§ **What is expected**:
Write out, word for word, everything from the start of the items down through the line containing "235 millimetres", including that line.

Dataset items

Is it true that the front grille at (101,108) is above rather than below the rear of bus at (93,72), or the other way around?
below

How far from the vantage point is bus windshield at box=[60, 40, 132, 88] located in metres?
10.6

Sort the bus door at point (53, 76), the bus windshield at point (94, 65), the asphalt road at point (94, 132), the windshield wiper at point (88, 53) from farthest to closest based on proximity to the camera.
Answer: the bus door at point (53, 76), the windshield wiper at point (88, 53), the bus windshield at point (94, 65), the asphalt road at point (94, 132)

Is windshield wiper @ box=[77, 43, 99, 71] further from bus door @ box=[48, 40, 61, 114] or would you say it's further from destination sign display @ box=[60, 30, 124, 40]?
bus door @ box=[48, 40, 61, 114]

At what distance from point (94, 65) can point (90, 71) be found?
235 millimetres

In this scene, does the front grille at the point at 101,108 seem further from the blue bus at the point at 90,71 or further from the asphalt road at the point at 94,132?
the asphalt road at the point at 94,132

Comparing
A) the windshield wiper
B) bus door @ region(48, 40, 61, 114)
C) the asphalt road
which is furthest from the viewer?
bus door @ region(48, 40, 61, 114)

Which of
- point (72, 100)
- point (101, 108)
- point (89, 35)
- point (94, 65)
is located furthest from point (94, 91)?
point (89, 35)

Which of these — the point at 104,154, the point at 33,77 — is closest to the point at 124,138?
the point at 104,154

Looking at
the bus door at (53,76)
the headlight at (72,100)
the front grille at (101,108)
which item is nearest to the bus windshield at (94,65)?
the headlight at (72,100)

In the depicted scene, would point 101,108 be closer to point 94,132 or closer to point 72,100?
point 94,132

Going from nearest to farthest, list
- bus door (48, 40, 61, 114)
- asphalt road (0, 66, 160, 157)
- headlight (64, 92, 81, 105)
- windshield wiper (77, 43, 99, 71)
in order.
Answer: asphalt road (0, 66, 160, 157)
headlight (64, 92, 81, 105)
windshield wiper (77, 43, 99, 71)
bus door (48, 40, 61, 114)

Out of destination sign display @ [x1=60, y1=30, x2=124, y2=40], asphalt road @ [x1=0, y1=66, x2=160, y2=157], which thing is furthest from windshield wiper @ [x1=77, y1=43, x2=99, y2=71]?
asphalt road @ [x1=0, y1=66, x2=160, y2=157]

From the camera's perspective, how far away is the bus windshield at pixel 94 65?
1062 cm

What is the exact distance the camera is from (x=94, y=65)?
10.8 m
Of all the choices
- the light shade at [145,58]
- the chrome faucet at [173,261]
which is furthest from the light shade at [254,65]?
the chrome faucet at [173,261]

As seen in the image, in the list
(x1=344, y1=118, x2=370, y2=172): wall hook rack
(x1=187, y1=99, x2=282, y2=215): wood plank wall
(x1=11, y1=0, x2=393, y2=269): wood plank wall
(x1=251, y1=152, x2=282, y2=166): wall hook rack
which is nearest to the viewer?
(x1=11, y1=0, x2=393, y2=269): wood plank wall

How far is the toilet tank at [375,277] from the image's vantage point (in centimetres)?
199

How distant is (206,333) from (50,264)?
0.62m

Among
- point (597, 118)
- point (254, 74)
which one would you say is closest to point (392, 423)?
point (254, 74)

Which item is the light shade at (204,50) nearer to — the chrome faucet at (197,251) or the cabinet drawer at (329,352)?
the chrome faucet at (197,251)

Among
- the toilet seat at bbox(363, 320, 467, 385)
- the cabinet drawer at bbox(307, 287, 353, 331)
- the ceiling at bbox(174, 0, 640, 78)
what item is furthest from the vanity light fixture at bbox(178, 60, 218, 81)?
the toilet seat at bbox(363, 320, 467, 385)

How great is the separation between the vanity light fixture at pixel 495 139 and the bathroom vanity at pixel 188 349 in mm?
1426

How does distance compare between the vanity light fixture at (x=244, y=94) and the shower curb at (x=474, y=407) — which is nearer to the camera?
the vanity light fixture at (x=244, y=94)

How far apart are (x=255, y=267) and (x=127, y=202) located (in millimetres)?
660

§ **Written response**:
Is it true that the front grille at (101,108) is above rather than below the rear of bus at (93,72), or the other way around?
below

How far from the vantage point is bus windshield at box=[60, 40, 132, 88] located in metres?
10.6

Sort the bus door at point (53, 76), the bus windshield at point (94, 65), the asphalt road at point (94, 132), the windshield wiper at point (88, 53) from farthest to closest based on proximity to the camera.
Answer: the bus door at point (53, 76), the windshield wiper at point (88, 53), the bus windshield at point (94, 65), the asphalt road at point (94, 132)

Is windshield wiper @ box=[77, 43, 99, 71] further from bus door @ box=[48, 40, 61, 114] or would you say it's further from destination sign display @ box=[60, 30, 124, 40]?
bus door @ box=[48, 40, 61, 114]

At what distance from point (94, 65) can point (90, 71) be found?
235 millimetres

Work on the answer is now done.